Pour la toute première fois de ma vie, en somme, j'ai le sentiment d'être face à un écart culturel abyssal, que je ne sais comment combler. Comme si toutes les bases de ma pensée ne pouvaient être comprises par eux, et que je ne pouvais saisir les leurs. Nos univers de référence me semblent incompatibles.

Longue conversation avec Yuko à ce sujet, ce soir, dans les gros canapés du salon. Parler avec elle m'est devenu totalement naturel, peut-être précisément parce qu'elle-même se sent différente des autres Japonais.
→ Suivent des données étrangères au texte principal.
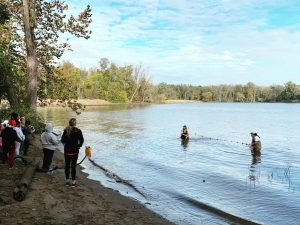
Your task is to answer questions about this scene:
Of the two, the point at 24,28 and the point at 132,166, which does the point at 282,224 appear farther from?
the point at 24,28

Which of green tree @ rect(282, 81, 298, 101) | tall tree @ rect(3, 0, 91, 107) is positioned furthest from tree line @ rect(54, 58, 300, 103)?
tall tree @ rect(3, 0, 91, 107)

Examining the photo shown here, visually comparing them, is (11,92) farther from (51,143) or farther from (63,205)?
(63,205)

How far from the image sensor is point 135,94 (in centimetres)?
12150

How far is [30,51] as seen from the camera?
52.5 feet

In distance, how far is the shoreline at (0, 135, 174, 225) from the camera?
577 centimetres

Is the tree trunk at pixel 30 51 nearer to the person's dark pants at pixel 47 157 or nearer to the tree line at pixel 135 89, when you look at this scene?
the person's dark pants at pixel 47 157

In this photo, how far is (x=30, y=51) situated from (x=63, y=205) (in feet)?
38.3

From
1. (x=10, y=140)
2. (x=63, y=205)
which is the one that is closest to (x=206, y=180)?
(x=63, y=205)

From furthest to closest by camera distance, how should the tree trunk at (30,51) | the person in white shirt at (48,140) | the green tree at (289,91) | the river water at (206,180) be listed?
1. the green tree at (289,91)
2. the tree trunk at (30,51)
3. the person in white shirt at (48,140)
4. the river water at (206,180)

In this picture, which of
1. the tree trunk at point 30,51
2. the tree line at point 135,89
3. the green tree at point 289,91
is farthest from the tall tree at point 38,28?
the green tree at point 289,91

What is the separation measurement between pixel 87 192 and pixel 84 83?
100628 millimetres

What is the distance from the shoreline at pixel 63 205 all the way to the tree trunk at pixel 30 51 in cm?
821

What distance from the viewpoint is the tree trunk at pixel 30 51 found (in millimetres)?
15294

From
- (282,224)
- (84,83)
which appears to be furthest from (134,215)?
(84,83)
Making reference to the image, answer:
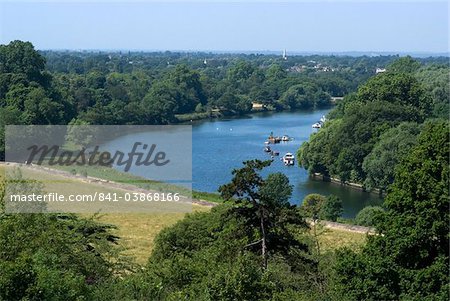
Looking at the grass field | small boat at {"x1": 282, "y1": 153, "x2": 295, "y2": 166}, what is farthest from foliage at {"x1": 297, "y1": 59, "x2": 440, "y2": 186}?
the grass field

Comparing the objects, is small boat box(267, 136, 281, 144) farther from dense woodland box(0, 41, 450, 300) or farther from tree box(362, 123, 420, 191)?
dense woodland box(0, 41, 450, 300)

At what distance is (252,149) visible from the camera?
3991 cm

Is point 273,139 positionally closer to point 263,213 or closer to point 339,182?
point 339,182

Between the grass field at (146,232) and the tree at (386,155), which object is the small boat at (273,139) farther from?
the grass field at (146,232)

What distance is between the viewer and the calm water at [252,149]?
30.5 metres

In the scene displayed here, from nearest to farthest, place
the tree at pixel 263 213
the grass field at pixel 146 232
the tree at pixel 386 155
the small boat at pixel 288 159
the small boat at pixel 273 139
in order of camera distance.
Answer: the tree at pixel 263 213 → the grass field at pixel 146 232 → the tree at pixel 386 155 → the small boat at pixel 288 159 → the small boat at pixel 273 139

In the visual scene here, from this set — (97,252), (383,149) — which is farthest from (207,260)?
(383,149)

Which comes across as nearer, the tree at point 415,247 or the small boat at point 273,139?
the tree at point 415,247

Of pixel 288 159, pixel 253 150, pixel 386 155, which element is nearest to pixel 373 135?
pixel 386 155

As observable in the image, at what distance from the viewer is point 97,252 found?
10.8m

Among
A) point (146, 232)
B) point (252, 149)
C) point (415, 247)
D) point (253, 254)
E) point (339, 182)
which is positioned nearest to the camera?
point (415, 247)

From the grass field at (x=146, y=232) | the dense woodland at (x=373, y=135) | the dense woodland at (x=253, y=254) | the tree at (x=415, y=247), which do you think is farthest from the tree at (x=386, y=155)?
the tree at (x=415, y=247)

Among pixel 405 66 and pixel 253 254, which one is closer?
pixel 253 254

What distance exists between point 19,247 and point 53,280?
232cm
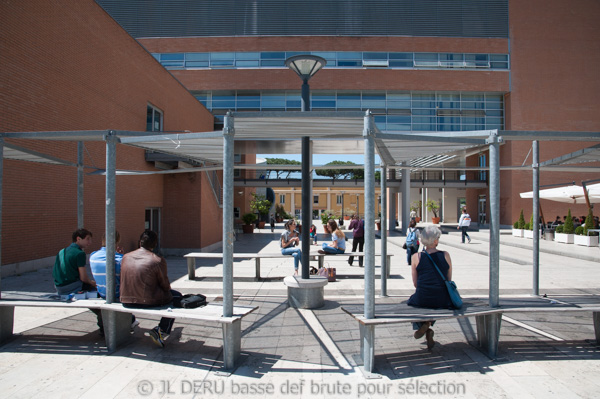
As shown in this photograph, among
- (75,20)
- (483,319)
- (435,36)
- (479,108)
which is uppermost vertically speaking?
(435,36)

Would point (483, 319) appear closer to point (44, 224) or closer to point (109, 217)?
point (109, 217)

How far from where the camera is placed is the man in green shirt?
16.8 feet

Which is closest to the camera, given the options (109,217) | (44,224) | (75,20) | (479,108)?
(109,217)

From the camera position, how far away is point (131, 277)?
4.55 metres

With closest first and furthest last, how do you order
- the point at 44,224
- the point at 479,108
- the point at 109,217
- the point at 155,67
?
the point at 109,217, the point at 44,224, the point at 155,67, the point at 479,108

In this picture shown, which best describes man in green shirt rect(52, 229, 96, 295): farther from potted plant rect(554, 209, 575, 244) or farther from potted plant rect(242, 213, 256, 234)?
potted plant rect(242, 213, 256, 234)

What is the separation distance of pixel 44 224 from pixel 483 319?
9870mm

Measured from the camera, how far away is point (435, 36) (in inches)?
1214

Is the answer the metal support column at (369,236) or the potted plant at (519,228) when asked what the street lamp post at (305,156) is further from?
the potted plant at (519,228)

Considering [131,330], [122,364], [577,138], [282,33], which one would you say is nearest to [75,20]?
[131,330]

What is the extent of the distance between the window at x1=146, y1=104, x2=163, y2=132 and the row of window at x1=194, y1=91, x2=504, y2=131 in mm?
13161

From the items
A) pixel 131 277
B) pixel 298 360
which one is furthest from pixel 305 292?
pixel 131 277

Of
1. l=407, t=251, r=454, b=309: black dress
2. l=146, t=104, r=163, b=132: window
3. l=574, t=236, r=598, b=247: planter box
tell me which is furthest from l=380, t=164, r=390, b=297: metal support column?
l=574, t=236, r=598, b=247: planter box

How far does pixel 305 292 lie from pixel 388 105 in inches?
996
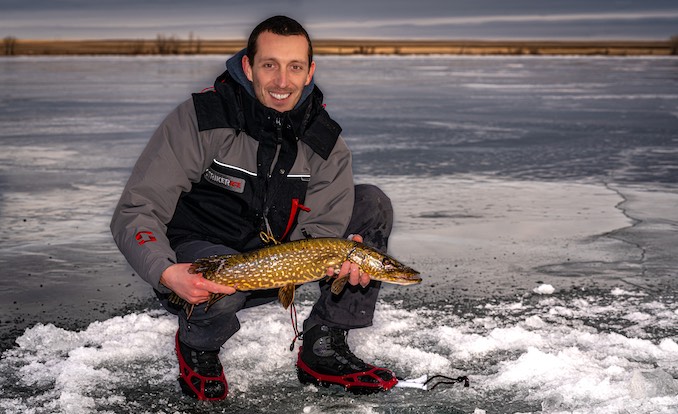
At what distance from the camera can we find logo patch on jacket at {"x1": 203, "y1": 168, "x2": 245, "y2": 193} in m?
4.12

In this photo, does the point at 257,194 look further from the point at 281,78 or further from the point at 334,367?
the point at 334,367

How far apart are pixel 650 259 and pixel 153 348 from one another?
344cm

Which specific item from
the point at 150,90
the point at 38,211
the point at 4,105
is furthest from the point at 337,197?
the point at 150,90

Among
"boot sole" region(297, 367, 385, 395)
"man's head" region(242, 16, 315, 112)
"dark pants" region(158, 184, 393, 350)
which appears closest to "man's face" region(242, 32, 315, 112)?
"man's head" region(242, 16, 315, 112)

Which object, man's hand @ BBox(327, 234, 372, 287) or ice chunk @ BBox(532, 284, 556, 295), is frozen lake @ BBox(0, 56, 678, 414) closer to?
ice chunk @ BBox(532, 284, 556, 295)

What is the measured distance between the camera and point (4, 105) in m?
18.3

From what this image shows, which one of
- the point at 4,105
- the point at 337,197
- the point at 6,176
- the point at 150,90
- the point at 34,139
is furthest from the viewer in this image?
the point at 150,90

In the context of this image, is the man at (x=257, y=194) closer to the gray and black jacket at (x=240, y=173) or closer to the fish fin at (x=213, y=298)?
the gray and black jacket at (x=240, y=173)

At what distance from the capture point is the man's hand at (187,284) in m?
3.61

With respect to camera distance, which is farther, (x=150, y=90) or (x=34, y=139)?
(x=150, y=90)

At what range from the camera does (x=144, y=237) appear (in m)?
3.73

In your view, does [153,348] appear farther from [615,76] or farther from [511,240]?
[615,76]

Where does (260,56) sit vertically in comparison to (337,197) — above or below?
above

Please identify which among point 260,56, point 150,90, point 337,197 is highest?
point 260,56
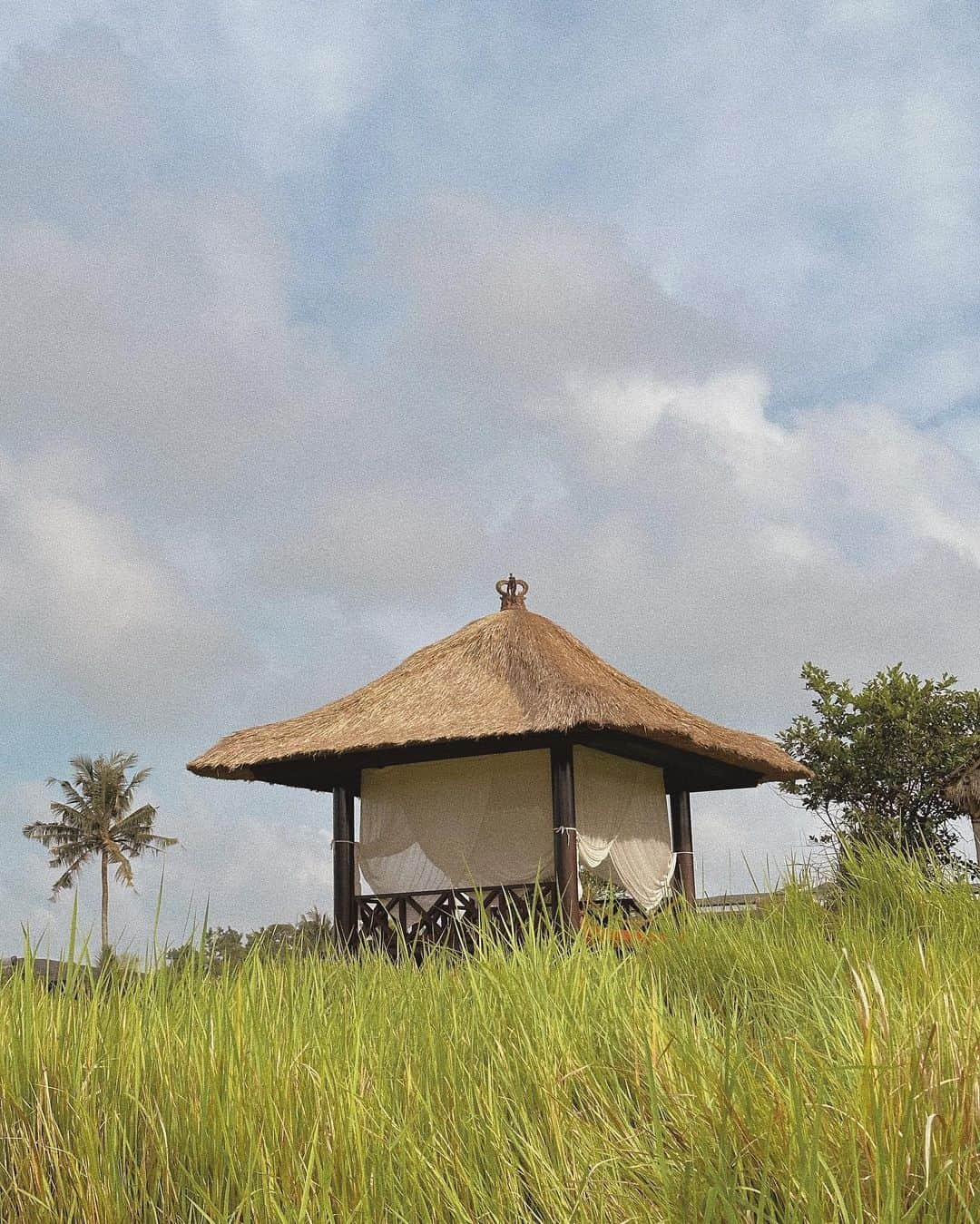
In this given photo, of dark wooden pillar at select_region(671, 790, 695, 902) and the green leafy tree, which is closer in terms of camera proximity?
dark wooden pillar at select_region(671, 790, 695, 902)

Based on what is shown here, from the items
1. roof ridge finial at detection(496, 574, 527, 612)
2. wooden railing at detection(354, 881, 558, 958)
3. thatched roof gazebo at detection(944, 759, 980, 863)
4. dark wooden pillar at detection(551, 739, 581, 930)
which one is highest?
roof ridge finial at detection(496, 574, 527, 612)

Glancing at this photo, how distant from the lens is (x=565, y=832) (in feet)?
32.1

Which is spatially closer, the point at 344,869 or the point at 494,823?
the point at 494,823

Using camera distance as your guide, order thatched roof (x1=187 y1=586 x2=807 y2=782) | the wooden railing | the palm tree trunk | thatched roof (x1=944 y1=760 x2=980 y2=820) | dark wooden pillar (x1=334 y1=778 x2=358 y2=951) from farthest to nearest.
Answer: the palm tree trunk → thatched roof (x1=944 y1=760 x2=980 y2=820) → dark wooden pillar (x1=334 y1=778 x2=358 y2=951) → the wooden railing → thatched roof (x1=187 y1=586 x2=807 y2=782)

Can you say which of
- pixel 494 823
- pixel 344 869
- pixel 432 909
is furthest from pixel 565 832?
pixel 344 869

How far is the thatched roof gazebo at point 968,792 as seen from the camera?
15.3m

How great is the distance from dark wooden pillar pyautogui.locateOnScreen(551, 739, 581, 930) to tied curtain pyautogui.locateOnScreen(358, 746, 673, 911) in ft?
1.24

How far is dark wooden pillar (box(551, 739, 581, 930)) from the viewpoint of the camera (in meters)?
9.65

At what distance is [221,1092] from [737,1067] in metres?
1.28

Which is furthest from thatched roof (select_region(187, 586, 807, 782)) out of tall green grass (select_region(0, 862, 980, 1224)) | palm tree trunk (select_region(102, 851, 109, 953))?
palm tree trunk (select_region(102, 851, 109, 953))

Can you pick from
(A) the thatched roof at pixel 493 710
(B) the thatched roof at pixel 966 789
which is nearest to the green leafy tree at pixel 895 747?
(B) the thatched roof at pixel 966 789

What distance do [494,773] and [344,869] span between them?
155cm

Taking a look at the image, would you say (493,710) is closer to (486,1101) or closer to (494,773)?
(494,773)

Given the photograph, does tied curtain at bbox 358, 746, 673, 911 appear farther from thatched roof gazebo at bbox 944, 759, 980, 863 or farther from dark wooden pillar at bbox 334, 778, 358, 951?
thatched roof gazebo at bbox 944, 759, 980, 863
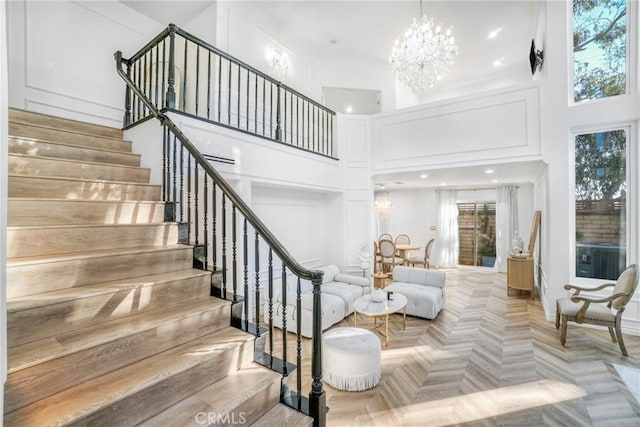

Elle l'est, c'est une évidence absolue. Je connais ses opinions, ses sentiments. Elle cherche à s'exprimer de toutes les manières possibles. Elle est en quête de contact et d'échange. En parlant tout à l'heure, nous sommes parvenues à l'idée que ce gouffre dont je fais aujourd'hui l'expérience vient de l'opposition entre deux conceptions de la personne. Pour nous en Europe, comme en Amérique du Nord, l'accent est mis sur la personnalité individuelle. Au Japon, la communauté prime sur l'individu, on attend de celui-ci qu'il s'efface pour se mettre au service du groupe. Je sais bien que c'est un constat que l'on lit partout dans les journaux, un fait communément admis, un cliché presque ; je repense en écrivant ceci aux images que j'ai vues, aux lignes que j'ai lues ; mais cela n'enlève rien au choc de la réalité telle que je la vis ici – alors que je ne suis pourtant qu'au Canada (j'ai parfois tendance à l'oublier...). Sur le plan du nombre, je suis certes face à un groupe, mais c'est un groupe culturellement et psychologiquement constitué. Et je ne sais comment l'aborder, dialoguer avec, le dépasser. Yuko pour le moment me semble être un bon médiateur... mais il me faudra plus.

Mon lundi cependant m'a appris autre chose : le Vancouverois vraiment totalement canadien existe. Et parfois, il danse la salsa. Premier cours aujourd'hui. Mais c'est une autre histoire.